Saved entries:
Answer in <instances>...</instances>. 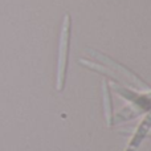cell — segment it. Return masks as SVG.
Wrapping results in <instances>:
<instances>
[{"instance_id":"cell-1","label":"cell","mask_w":151,"mask_h":151,"mask_svg":"<svg viewBox=\"0 0 151 151\" xmlns=\"http://www.w3.org/2000/svg\"><path fill=\"white\" fill-rule=\"evenodd\" d=\"M86 53H88L90 57L96 58L97 61H99L98 64L96 63H90V61H86L83 58H80V64L83 65L85 68L90 69V70H96L101 74H106L111 78H121V80H125L126 82H129L131 86H135L138 89H142V90H147L149 91V86L147 83L142 80L141 77H138L133 70H130L129 68L118 64L115 60L110 58L109 56L104 55V53L98 52V50L94 49H85Z\"/></svg>"},{"instance_id":"cell-2","label":"cell","mask_w":151,"mask_h":151,"mask_svg":"<svg viewBox=\"0 0 151 151\" xmlns=\"http://www.w3.org/2000/svg\"><path fill=\"white\" fill-rule=\"evenodd\" d=\"M70 28H72V17L69 13H65L63 20V25H61L60 44H58L57 78H56V90L57 91H63L64 88H65L69 47H70Z\"/></svg>"},{"instance_id":"cell-3","label":"cell","mask_w":151,"mask_h":151,"mask_svg":"<svg viewBox=\"0 0 151 151\" xmlns=\"http://www.w3.org/2000/svg\"><path fill=\"white\" fill-rule=\"evenodd\" d=\"M150 129H151V109L146 114V117L142 119V122L138 125V127L135 129V133H134V135H133V138H131L126 151H135L138 149V146L141 145V142L143 141V138L149 134Z\"/></svg>"},{"instance_id":"cell-4","label":"cell","mask_w":151,"mask_h":151,"mask_svg":"<svg viewBox=\"0 0 151 151\" xmlns=\"http://www.w3.org/2000/svg\"><path fill=\"white\" fill-rule=\"evenodd\" d=\"M102 94H104V110H105V118H106V123L109 127L113 125V105H111V91H110V86L106 80L102 82Z\"/></svg>"},{"instance_id":"cell-5","label":"cell","mask_w":151,"mask_h":151,"mask_svg":"<svg viewBox=\"0 0 151 151\" xmlns=\"http://www.w3.org/2000/svg\"><path fill=\"white\" fill-rule=\"evenodd\" d=\"M147 135H150V137H151V131H149V134H147Z\"/></svg>"}]
</instances>
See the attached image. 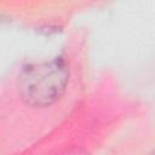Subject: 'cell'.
Masks as SVG:
<instances>
[{"mask_svg": "<svg viewBox=\"0 0 155 155\" xmlns=\"http://www.w3.org/2000/svg\"><path fill=\"white\" fill-rule=\"evenodd\" d=\"M67 81L68 71L61 59L30 65L22 75V96L31 105H48L59 98Z\"/></svg>", "mask_w": 155, "mask_h": 155, "instance_id": "6da1fadb", "label": "cell"}]
</instances>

Your instructions:
Please count the lines of the items above that contain the string "white", matching case exactly, and reply with only the number.

Task result:
2